Reproduce the text of each item below word for word, omitting the pictures.

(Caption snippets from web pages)
Segment Open

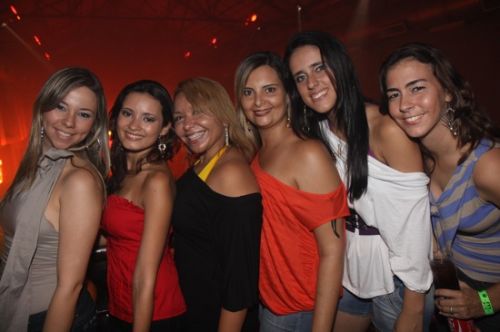 Renata Parente, Janaiana Cavalcante, Glaucia Calixto, Beatriz Brito, Mariana Fernandes e Juliana 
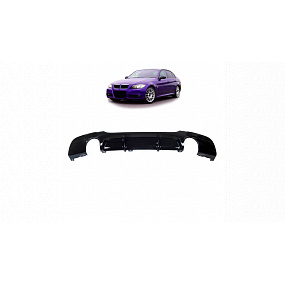 BMW 3 E90 E91 Diffusor Hinten Glanzschwarz BMW 3 E90 E91 Diffusor Hinten Glanzschwarz
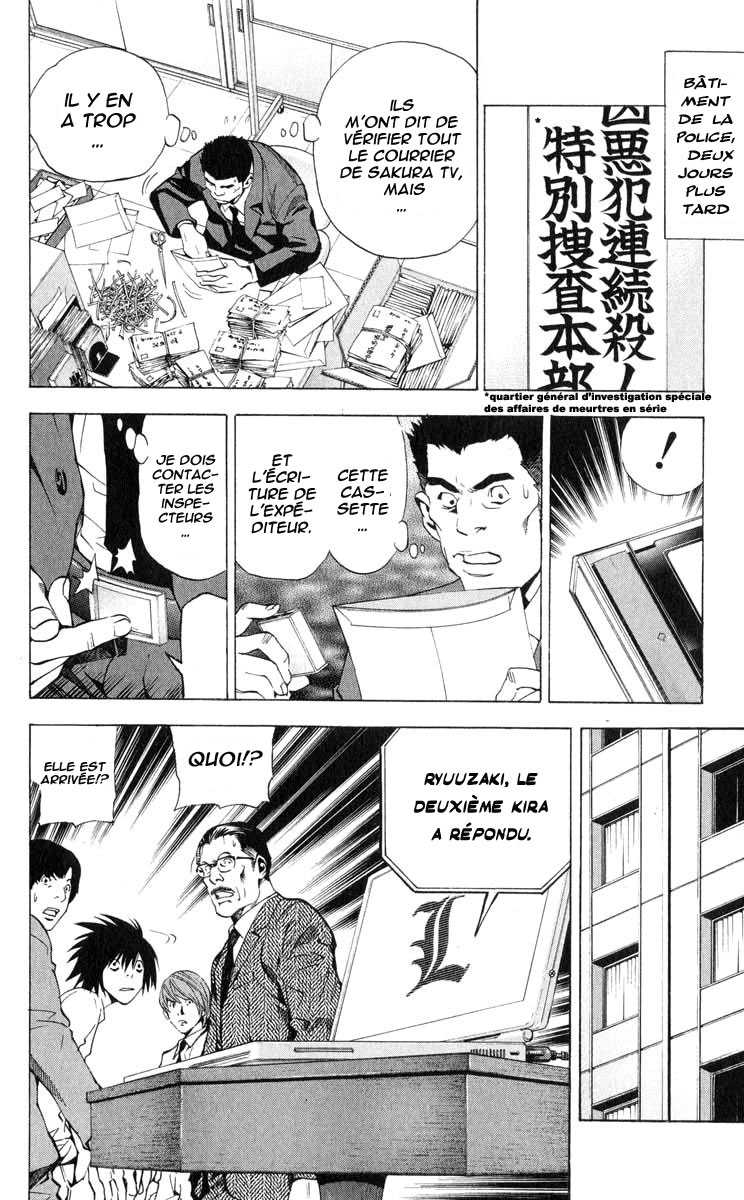 Read Death Note FR Manga Online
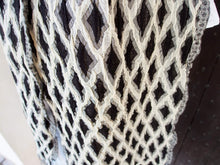 Carica l&#39;immagine nel visualizzatore di Gallery, scialle in cotone cotone elasticizzato 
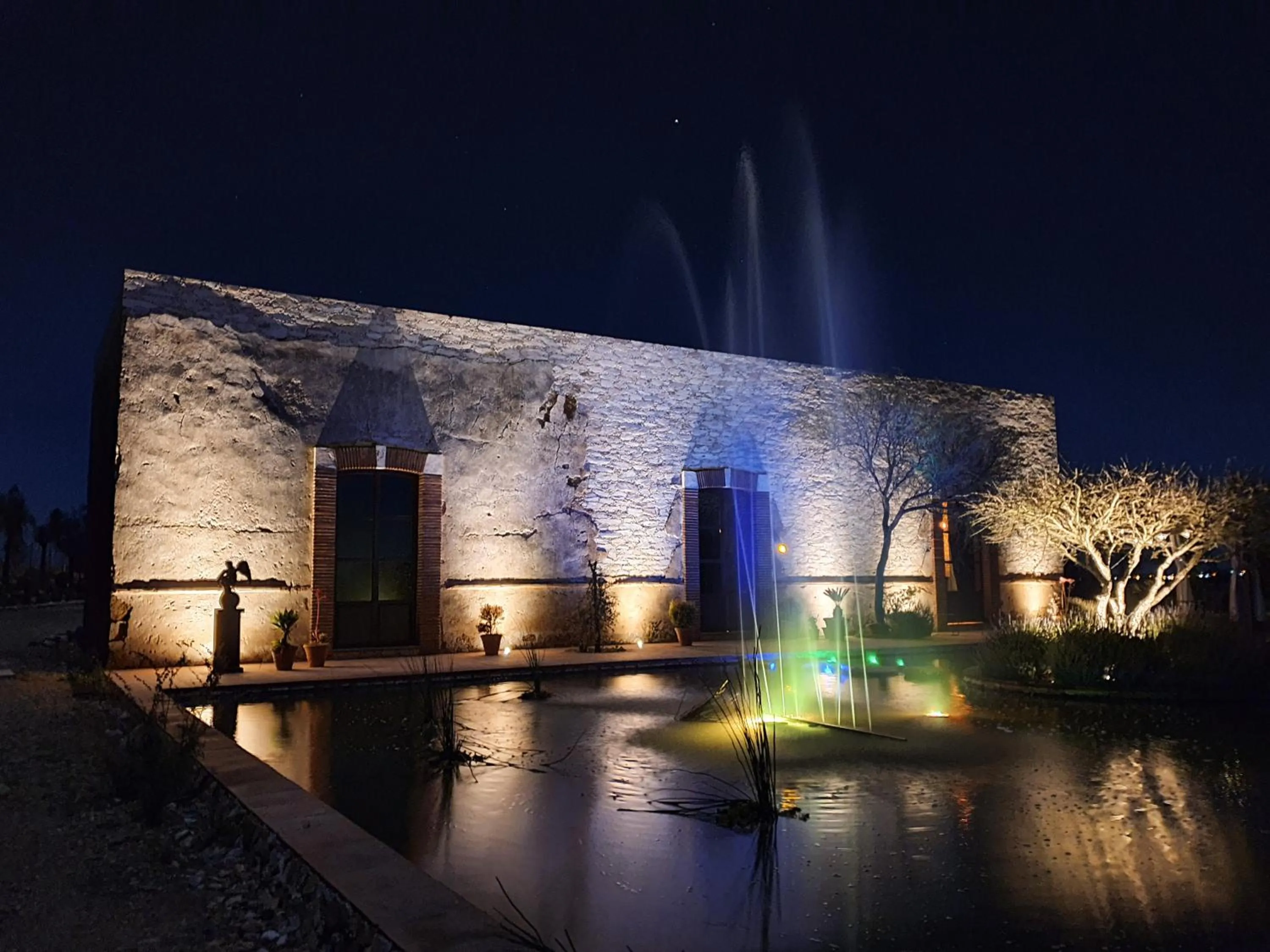 Property building in Mineral del Cielo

Segment Closed

FINISHED EXERCISE:
 Renata Parente, Janaiana Cavalcante, Glaucia Calixto, Beatriz Brito, Mariana Fernandes e Juliana 
 BMW 3 E90 E91 Diffusor Hinten Glanzschwarz BMW 3 E90 E91 Diffusor Hinten Glanzschwarz
 Read Death Note FR Manga Online
 Carica l&#39;immagine nel visualizzatore di Gallery, scialle in cotone cotone elasticizzato 
 Property building in Mineral del Cielo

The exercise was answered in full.